CBS suit explains that “Paramount Pictures Corporation and HenryWinkler/John Rich Productions exchanged a series of offers and counteroffers, including a proposed agreement in December 1984 and a counteroffer in October 1985, respectively, and that neither party ever accepted the other’s offer.”
In an amended complaint, CBS argues “changed their allegations about what contract they are suing on” and raised the issue of whether there was a “meeting of the minds” decades ago when it came to key terms in the agreement. In a Dec. 2 filing, CBS argues, “Such a failure to reach a meeting of the minds on all material terms ‘prevents the formation of a contract even though the parties have orally agreed upon some of the terms, or have taken some action related to the contract.'”
“The Proposed Agreement contemplated that each specific television show produced thereunder would have its own separate joint venture agreement between the parties related to that television show,” states the filing, which is embedded below. “After the parties acknowledged, in writing, that an early draft of the Proposed Agreement was signed ‘in error,’ they continued to negotiate for several years.”

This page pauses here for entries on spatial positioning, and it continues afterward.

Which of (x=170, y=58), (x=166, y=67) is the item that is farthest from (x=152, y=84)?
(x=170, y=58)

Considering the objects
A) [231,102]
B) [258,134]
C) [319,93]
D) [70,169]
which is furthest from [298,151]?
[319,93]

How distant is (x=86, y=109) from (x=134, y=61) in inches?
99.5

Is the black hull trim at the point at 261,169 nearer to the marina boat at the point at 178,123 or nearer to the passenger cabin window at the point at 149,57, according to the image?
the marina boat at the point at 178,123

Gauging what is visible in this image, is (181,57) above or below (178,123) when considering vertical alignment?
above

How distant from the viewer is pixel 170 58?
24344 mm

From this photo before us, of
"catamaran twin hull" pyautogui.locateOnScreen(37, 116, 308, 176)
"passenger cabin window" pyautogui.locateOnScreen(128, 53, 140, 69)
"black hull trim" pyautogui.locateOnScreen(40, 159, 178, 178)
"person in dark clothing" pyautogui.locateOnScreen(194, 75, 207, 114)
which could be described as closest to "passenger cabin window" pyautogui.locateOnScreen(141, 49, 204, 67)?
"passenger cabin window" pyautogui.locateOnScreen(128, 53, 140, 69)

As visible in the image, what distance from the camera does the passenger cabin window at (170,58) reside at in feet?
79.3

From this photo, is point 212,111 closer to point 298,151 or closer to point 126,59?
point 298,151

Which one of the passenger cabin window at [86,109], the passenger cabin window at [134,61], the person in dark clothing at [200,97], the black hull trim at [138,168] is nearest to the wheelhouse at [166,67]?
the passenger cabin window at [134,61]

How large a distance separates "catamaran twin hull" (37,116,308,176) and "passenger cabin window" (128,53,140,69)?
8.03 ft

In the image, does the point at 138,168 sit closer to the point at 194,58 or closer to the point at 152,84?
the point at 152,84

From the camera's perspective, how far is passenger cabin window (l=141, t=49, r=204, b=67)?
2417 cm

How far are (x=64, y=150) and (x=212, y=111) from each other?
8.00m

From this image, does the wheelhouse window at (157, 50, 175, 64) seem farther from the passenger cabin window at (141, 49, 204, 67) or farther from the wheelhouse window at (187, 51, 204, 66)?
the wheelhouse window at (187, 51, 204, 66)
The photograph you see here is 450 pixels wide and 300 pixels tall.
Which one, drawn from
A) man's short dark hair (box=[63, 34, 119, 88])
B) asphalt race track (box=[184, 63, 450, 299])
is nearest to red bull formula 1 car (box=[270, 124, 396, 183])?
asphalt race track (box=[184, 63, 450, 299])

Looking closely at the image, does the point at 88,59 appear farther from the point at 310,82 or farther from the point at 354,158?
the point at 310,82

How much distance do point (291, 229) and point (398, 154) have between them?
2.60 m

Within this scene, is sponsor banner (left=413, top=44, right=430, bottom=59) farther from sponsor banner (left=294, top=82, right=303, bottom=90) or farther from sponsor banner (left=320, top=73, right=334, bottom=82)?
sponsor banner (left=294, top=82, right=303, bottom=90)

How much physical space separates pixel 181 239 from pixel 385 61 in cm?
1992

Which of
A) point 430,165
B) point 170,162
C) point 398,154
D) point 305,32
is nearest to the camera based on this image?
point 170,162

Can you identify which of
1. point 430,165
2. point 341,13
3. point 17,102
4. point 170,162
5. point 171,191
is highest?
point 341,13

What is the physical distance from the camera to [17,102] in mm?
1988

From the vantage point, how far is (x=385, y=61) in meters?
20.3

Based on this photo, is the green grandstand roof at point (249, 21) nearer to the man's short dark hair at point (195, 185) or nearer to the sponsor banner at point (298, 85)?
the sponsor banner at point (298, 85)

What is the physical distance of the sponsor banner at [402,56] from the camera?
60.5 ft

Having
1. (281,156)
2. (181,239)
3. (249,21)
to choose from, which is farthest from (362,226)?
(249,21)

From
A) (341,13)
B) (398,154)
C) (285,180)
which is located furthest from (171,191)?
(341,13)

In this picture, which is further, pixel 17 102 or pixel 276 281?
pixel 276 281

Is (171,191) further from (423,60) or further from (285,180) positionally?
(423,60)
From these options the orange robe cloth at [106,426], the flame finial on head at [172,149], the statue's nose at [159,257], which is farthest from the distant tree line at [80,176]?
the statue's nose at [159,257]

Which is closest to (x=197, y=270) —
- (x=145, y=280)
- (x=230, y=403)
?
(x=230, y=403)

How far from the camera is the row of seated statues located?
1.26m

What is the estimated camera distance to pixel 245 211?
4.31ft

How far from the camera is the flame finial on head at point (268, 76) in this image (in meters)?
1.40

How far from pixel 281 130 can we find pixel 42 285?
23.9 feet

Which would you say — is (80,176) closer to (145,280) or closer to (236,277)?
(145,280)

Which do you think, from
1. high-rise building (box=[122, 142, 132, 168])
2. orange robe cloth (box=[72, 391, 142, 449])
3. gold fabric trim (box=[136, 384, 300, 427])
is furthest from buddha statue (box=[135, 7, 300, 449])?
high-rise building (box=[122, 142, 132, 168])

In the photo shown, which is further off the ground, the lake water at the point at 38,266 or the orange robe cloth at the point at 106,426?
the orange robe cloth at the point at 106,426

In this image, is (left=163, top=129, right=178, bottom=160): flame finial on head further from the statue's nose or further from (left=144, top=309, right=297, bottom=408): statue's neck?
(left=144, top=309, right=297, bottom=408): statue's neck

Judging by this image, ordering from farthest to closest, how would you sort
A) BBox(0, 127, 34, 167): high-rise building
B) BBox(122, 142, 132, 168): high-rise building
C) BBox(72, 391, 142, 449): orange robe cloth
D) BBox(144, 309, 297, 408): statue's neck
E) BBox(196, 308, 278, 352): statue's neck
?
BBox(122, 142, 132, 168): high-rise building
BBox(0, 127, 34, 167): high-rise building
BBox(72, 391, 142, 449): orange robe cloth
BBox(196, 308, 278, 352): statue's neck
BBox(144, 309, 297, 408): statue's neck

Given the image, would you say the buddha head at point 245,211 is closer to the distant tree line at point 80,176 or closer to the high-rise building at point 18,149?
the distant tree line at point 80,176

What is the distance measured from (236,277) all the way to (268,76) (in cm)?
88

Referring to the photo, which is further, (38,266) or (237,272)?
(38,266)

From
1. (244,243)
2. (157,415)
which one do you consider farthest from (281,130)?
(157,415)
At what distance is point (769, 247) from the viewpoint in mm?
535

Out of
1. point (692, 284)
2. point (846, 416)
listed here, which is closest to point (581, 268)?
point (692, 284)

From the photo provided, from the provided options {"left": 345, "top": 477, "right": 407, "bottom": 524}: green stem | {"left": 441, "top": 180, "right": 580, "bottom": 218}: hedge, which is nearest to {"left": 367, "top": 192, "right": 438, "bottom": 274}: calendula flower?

“After three-plus years of litigation, over a dozen depositions, hundreds of written discovery requests, and thousands of pages of documents exchanged, the combination of documents Plaintiffs proffer as the alleged contract they seek to enforce is unenforceable as a matter of law due to the lack of mutual consent,” states the filing. “The issues regarding contract formation are ripe for summary judgment given Plaintiffs’ admissions and acknowledgment that whether the documents they point to in their FAC amount to an enforceable ‘final contract’ is a legal conclusion for this Court to decide. … Twelve jurors cannot save Plaintiffs from their own words, and CBS respectfully requests that the Court grant summary judgment rather than force a jury to try to find a contract that Plaintiffs themselves cannot identify.”